How can small-scale large language models (LLMs) efficiently utilize the supervision of LLMs to improve their generative quality? This question has been well studied in scenarios where there is no restriction on the number of LLM supervisions one can use, giving birth to many decoding algorithms that utilize supervision without further training. However, it is still unclear what is an effective strategy under the $\textit{limited supervision}$ scenario, where we assume that no more than a few tokens can be generated by LLMs. To this end, we develop an algorithm to effectively aggregate the small-scale LLM and LLM predictions on initial tokens so that the generated tokens can more accurately condition the subsequent token generation by small-scale LLM only. Critically, we find that it is essential to adaptively overtrust or disregard the LLM prediction based on the confidence of the small-scale LLM. Through our experiments on a wide range of models and datasets, we demonstrate that our method provides a consistent improvement over conventional decoding strategies. $\small$ $\textbf{Code:}$ https://github.com/HJ-Ok/DecLimSup

Figures (7)

• Figure 1: Illustration of our methodology. As the parameter $\alpha$ increases, the methodology leverages a more significant disparity in knowledge between the teacher and the student models. The example shows a modification in the initial generated word from 'John' to 'Let,' which allows the sentence to generate the correct answer when subsequently generated with the student model.

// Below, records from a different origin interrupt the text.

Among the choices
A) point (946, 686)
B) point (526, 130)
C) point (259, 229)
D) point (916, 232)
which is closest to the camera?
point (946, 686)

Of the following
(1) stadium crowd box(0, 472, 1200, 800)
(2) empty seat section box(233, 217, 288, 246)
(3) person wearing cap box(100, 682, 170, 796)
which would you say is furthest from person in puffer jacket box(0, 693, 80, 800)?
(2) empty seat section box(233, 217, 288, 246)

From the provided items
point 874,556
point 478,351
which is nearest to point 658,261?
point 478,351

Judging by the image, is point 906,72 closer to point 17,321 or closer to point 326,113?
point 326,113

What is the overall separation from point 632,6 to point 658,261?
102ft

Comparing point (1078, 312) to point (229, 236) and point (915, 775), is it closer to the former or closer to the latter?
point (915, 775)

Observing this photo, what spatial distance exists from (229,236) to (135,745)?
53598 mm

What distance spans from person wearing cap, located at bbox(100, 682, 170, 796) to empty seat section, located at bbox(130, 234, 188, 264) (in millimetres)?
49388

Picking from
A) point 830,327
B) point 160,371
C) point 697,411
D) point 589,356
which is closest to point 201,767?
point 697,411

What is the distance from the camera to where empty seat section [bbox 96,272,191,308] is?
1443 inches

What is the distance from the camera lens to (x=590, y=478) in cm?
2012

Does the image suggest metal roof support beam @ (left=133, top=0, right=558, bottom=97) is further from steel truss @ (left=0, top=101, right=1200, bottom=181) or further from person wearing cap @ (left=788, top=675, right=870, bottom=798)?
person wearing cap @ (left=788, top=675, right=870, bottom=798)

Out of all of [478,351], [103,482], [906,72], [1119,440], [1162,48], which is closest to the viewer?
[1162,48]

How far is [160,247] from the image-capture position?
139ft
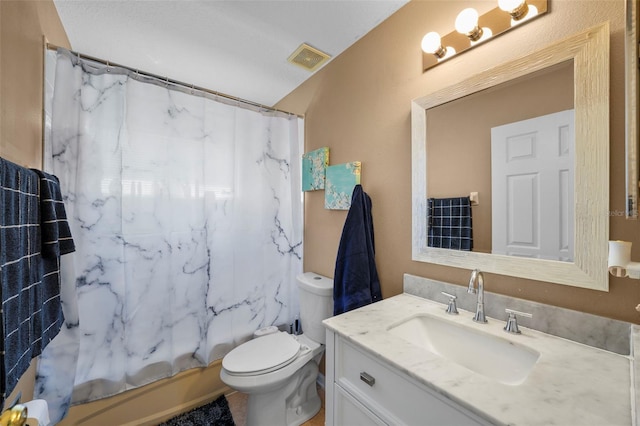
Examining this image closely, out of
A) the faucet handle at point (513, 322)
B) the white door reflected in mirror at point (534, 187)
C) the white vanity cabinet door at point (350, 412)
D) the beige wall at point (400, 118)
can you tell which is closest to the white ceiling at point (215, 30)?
the beige wall at point (400, 118)

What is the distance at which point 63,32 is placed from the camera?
Answer: 4.87 ft

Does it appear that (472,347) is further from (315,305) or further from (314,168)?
(314,168)

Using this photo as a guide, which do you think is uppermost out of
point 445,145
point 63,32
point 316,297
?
point 63,32

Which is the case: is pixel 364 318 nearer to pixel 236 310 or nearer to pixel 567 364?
pixel 567 364

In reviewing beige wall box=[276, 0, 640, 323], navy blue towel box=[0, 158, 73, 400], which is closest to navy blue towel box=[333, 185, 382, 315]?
beige wall box=[276, 0, 640, 323]

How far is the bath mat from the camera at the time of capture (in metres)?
1.60

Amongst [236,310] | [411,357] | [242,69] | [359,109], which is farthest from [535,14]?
[236,310]

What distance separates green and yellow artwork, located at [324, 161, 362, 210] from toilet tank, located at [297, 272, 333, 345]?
0.53 meters

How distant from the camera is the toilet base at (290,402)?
1.44 meters

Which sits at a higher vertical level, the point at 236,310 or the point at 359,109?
the point at 359,109

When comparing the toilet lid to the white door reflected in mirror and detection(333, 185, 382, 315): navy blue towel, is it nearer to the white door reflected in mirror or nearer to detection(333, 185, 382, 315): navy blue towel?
detection(333, 185, 382, 315): navy blue towel

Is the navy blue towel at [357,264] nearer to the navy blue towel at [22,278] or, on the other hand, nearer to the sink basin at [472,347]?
the sink basin at [472,347]

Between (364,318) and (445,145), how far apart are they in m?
0.89

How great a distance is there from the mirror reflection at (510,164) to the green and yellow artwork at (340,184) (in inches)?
18.9
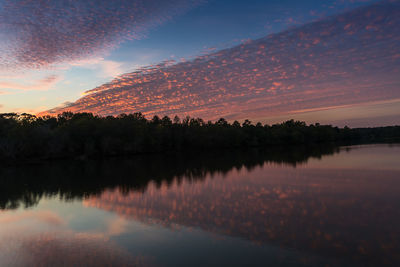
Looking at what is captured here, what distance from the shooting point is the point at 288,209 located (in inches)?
637

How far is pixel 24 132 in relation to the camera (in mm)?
64062

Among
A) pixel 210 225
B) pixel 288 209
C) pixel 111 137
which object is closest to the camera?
pixel 210 225

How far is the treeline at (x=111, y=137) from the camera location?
2539 inches

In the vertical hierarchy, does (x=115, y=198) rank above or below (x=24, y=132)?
below

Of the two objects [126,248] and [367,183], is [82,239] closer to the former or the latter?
[126,248]

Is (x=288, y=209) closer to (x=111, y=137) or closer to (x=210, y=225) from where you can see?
(x=210, y=225)

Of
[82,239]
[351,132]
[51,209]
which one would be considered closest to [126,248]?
[82,239]

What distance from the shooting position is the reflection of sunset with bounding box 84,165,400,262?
1128cm

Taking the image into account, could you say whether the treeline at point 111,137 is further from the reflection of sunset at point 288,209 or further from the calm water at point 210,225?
the reflection of sunset at point 288,209

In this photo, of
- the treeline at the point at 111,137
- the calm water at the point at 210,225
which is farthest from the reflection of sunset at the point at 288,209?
the treeline at the point at 111,137

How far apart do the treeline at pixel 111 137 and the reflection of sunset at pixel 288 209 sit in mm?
50052

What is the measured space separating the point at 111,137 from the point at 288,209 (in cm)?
6608

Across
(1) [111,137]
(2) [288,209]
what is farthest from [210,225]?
(1) [111,137]

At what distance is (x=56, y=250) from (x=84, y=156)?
207ft
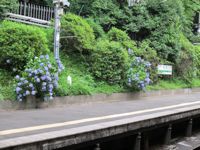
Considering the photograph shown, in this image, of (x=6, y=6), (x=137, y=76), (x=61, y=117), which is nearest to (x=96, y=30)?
(x=137, y=76)

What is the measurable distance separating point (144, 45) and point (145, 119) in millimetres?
9394

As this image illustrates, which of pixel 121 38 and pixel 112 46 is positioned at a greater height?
pixel 121 38

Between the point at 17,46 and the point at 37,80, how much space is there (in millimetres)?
1378

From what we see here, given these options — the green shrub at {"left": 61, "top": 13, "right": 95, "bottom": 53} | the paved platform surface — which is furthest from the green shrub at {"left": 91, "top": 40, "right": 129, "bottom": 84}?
Result: the paved platform surface

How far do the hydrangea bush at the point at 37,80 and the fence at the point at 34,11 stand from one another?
16.6 feet

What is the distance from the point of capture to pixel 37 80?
9781 mm

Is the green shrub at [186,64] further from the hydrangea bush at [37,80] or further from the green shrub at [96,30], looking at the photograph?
the hydrangea bush at [37,80]

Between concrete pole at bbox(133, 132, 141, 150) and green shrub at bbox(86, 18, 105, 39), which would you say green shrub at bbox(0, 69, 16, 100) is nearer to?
concrete pole at bbox(133, 132, 141, 150)

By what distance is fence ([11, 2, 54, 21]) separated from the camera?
1515 cm

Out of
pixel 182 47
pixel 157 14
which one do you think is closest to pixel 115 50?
pixel 157 14

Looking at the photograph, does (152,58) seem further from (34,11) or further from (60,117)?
(60,117)

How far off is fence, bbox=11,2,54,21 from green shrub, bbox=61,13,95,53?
Answer: 6.48ft

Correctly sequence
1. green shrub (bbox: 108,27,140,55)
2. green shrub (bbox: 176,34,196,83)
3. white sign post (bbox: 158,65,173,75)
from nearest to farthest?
green shrub (bbox: 108,27,140,55) → white sign post (bbox: 158,65,173,75) → green shrub (bbox: 176,34,196,83)

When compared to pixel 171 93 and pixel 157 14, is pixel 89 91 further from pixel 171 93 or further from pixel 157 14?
pixel 157 14
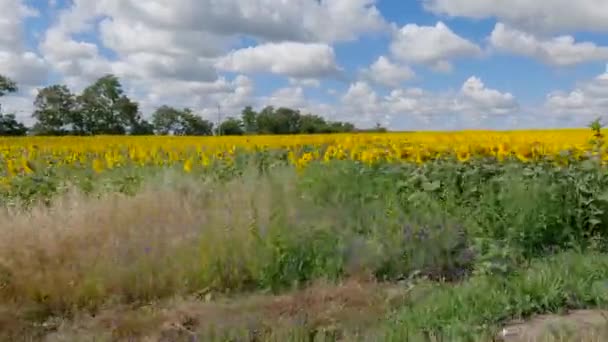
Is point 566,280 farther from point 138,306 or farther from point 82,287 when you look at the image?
point 82,287

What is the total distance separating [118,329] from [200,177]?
12.6ft

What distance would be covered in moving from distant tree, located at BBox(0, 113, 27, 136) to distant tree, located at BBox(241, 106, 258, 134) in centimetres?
1563

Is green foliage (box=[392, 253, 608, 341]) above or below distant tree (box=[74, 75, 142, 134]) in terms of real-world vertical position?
below

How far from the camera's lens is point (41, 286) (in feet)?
14.6

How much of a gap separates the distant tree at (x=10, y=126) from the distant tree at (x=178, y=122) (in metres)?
12.6

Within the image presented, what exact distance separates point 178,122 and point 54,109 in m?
9.85

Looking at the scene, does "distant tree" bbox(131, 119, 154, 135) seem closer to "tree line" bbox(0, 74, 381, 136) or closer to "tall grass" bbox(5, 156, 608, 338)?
"tree line" bbox(0, 74, 381, 136)

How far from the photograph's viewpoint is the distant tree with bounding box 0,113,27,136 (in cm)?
3509

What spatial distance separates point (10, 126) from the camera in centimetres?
3569

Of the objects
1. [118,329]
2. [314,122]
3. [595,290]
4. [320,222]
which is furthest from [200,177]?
A: [314,122]

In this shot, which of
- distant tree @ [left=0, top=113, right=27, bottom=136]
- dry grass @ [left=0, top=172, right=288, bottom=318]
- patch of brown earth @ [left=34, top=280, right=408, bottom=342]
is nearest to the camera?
patch of brown earth @ [left=34, top=280, right=408, bottom=342]

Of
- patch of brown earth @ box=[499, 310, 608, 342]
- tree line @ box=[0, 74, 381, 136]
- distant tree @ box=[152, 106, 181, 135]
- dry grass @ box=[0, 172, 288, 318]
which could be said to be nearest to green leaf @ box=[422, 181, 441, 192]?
dry grass @ box=[0, 172, 288, 318]

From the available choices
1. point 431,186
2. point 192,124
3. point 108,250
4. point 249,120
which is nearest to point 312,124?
point 249,120

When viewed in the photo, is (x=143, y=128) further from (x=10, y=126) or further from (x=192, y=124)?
(x=10, y=126)
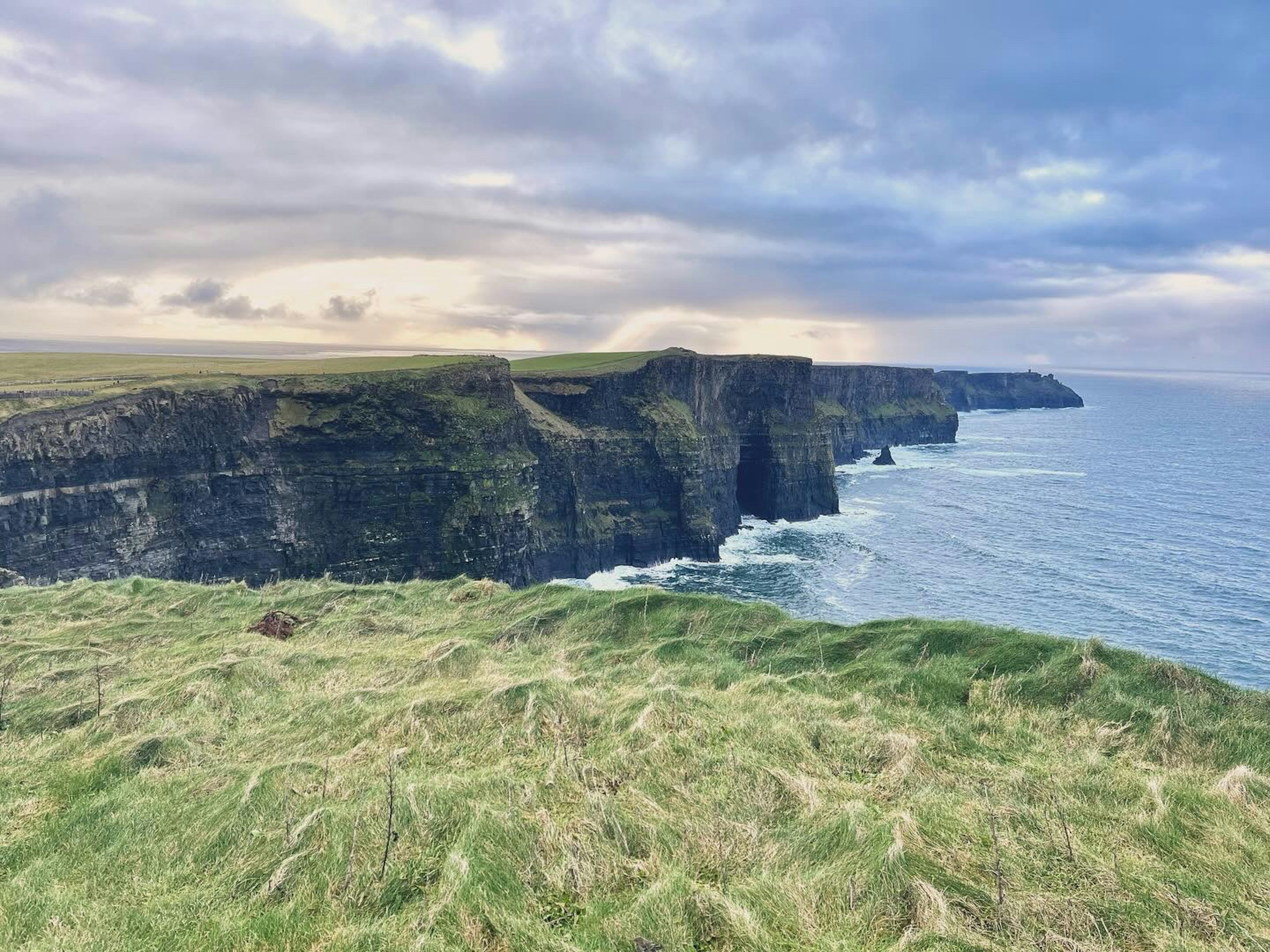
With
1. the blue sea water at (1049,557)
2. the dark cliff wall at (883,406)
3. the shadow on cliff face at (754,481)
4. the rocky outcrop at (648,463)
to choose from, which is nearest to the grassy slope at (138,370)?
the rocky outcrop at (648,463)

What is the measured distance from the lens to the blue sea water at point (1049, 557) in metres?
42.2

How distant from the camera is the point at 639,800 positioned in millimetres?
7844

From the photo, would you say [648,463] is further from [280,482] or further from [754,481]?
[280,482]

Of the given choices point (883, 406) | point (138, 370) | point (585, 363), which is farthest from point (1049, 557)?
point (883, 406)

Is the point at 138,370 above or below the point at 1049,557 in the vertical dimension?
above

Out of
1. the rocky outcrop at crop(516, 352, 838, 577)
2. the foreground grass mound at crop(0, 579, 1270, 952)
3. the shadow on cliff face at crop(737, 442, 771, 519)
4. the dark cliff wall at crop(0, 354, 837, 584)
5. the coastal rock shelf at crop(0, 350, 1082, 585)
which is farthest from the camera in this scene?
the shadow on cliff face at crop(737, 442, 771, 519)

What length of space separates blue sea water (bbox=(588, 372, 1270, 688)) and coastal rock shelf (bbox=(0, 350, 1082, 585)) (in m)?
7.19

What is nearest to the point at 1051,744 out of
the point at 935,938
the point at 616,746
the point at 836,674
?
the point at 836,674

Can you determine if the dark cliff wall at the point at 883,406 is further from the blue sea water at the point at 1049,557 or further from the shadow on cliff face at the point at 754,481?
the shadow on cliff face at the point at 754,481

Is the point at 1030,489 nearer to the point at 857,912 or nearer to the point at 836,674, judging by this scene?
the point at 836,674

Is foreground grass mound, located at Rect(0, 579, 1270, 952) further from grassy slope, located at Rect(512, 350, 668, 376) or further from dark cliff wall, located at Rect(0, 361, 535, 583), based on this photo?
grassy slope, located at Rect(512, 350, 668, 376)

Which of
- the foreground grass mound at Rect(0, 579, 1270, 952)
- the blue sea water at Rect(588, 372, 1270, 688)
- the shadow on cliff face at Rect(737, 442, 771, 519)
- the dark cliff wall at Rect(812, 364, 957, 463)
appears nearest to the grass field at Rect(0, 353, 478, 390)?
the blue sea water at Rect(588, 372, 1270, 688)

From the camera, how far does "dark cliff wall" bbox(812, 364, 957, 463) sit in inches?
5418

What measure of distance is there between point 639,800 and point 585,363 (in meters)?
78.7
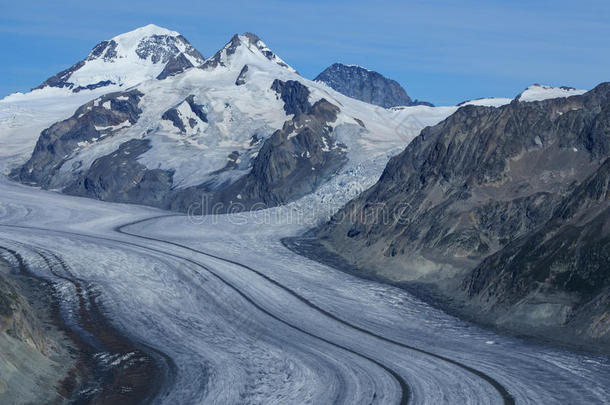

• Figure 2: Visualization of accuracy as a function of $\alpha$. The red dashed line indicates $\alpha$=1, and the orange line represents the student model's baseline performance.
• Figure 3: Visualization of the number of correct answers performed by "Receive knowledge from the teacher" and "Generate solo" based on student entropy values utilizing Llama-2 on GSM8K. (a) represents cases with low entropy, while (b) shows cases with high entropy. The red dashed line indicates the threshold beyond which "Generate solo" demonstrates superior performance.
• Figure 4: Illustration of the optimal $\alpha$ predict module.
• Figure 5: Results of comparison of our method with CoT-decoding using the Phi-3. K denotes counts of exploring paths starting from top-$k$.